In the spring of the second year I set aside a few thousand bucks to install a gas pool heater, but found out that a few grand wouldn't even cover running the gas line, since my gas meter was on the other side of the house. Add in the cost of the gas heater, and I was looking at over $4000, a lot of money 10 years ago, and a lot of money today!
So, I started looking at pool heat pumps, which were not new to the market, but weren't commonly installed in the northeast. The first thing I noticed in my research, right away actually, was that heat pumps for pools are almost twice as expensive as gas pool heaters. About $2700 for the model I was looking at, even with my SPP discount! But - installation would be easy, because I had enough room in my sub-panel to add a 40 amp breaker. I called an electrician who wired it up for $300, and within a week, my water was a very comfortable 85 degrees.
For me, the choice was simple - for only $3K, my heater was installed, saving me $1000 over a gas heater. Plus, the cost to run a pool heat pump is much less than the cost to run a gas heater. My annual cost to run my heat pump, for 5 months, is about $800. My neighbor Ed, who also keeps his pool in the mid-80's, spends almost twice as much running his gas heater, and he uses a solar blanket, to try to retain most of the heat.
Which Pool Heater Type is Best?
Even though I became a happy heat pump owner - pool heat pumps aren't for everybody - and gas heaters still outsell heat pumps 2 to 1.

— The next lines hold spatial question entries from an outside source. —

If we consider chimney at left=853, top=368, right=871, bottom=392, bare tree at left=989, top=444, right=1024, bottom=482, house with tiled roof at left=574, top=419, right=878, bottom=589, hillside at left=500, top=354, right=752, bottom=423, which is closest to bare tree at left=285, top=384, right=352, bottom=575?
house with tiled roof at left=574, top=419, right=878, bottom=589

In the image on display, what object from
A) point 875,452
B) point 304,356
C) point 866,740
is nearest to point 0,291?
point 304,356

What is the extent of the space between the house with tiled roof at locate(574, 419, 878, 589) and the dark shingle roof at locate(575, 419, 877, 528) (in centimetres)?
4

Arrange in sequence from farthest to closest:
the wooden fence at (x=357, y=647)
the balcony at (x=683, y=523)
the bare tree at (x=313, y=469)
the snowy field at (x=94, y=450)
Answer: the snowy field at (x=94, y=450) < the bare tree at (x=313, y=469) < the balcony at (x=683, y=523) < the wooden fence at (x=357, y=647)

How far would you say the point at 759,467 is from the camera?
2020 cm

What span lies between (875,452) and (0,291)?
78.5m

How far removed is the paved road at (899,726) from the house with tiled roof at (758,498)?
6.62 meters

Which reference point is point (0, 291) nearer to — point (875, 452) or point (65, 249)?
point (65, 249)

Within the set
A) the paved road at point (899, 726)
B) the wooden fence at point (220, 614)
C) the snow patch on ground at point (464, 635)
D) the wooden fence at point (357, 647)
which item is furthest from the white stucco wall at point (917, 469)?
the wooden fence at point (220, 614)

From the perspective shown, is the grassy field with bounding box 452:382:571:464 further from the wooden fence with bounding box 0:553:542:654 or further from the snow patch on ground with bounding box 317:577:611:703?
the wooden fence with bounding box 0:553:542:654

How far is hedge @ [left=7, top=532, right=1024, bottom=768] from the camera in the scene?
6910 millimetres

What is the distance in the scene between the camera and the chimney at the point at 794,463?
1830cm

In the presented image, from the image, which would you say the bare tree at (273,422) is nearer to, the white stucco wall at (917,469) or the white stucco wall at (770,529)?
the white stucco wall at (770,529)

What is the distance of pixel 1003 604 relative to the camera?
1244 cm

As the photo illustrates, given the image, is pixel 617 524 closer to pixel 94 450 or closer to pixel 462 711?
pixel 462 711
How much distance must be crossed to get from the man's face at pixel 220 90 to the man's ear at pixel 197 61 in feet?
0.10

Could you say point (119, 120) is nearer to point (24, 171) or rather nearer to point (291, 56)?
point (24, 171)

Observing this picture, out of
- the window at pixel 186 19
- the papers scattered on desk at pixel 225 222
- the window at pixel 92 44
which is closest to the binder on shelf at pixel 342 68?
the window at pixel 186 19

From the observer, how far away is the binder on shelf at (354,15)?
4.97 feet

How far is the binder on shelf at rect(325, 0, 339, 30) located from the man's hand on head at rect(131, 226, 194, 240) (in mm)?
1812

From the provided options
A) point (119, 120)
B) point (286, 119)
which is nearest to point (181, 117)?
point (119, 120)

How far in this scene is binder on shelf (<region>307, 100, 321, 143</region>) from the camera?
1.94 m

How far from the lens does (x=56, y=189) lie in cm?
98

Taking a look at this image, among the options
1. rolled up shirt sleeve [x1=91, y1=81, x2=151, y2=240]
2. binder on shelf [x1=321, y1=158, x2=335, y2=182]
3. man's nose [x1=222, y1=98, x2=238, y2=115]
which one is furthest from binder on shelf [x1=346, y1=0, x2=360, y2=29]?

A gas pool heater may be the best choice if:
- You have an attached spa that you want to heat to over 100°
- You plan to heat the pool very early in the spring, and late into the fall, or year around.
- Adding a 30-50 amp breaker requires a "Heavy-Up" to your electrical service.
- Your gas meter is located very close to your pool equipment pad.
- You already have a 500 gal. propane tank (LPG) installed on the property.
A pool heat pump may be the best choice if:
- You want a more eco-friendly pool heater that doesn't emit carbon oxides.
- Your pool is usually closed when daily outside temperatures dip below 60°
- Gas fired appliances make you nervous, just a little bit.
- Like me, the cost for a gas line is very high, but electrical hook-up cost is low.
- Slow heat-up is no problem (2 degrees per day for heat pumps vs. 1 degree per hour for gas heaters).
DIY Pool Heater Installation
Both heater types, gas or electric, can be mostly homeowner installed. I say mostly, because for safety, you should hire an electrician for a heat pump, or a gas contractor for a gas pool heater connection. The DIY pool owner can do everything else however, including purchasing, placing and plumbing your pool heater.
Purchasing a Pool Heater: Sizing a pool heater takes into account the size of the pool in square footage of surface area, an estimate of average wind speed, and whether or not you will be using a pool cover. It also looks at what your optimum temperature rise will be, or how much heat do you need? 10 degrees is easy, twenty is do-able, but if you need to raise the temperature 30 degrees or more, you will need a large heater, and probably a gas heater. Myself and the SPP Pool Experts are here everyday, to help you purchase the best pool heater for your needs.
Placing a Pool Heater: You may need to make some room near the pool filter to accommodate a pool heater. They are not small, and generally need about a 5'x5' space to provide for ventilation, exhaust and access for service or repair. A suitable pad should be bought or built, so that the heater sits dry above the surrounding earth, and is level. Avoid placing the unit beneath windows, or under overhangs or leaky downspouts. A sunny, dry location is best, without excessive plants, bushes or overhanging trees.
Plumbing a Pool Heater: Once you get it placed, level on a solid pad, you will cut the return line, after the heater but before any chlorinator or salt system, and redirect the pipes in and out of the heater. You'll need some basic PVC fittings, like couplings or 90's, some PVC pipe and some PVC glue and primer. Simple plumbing for a DIY pool owner!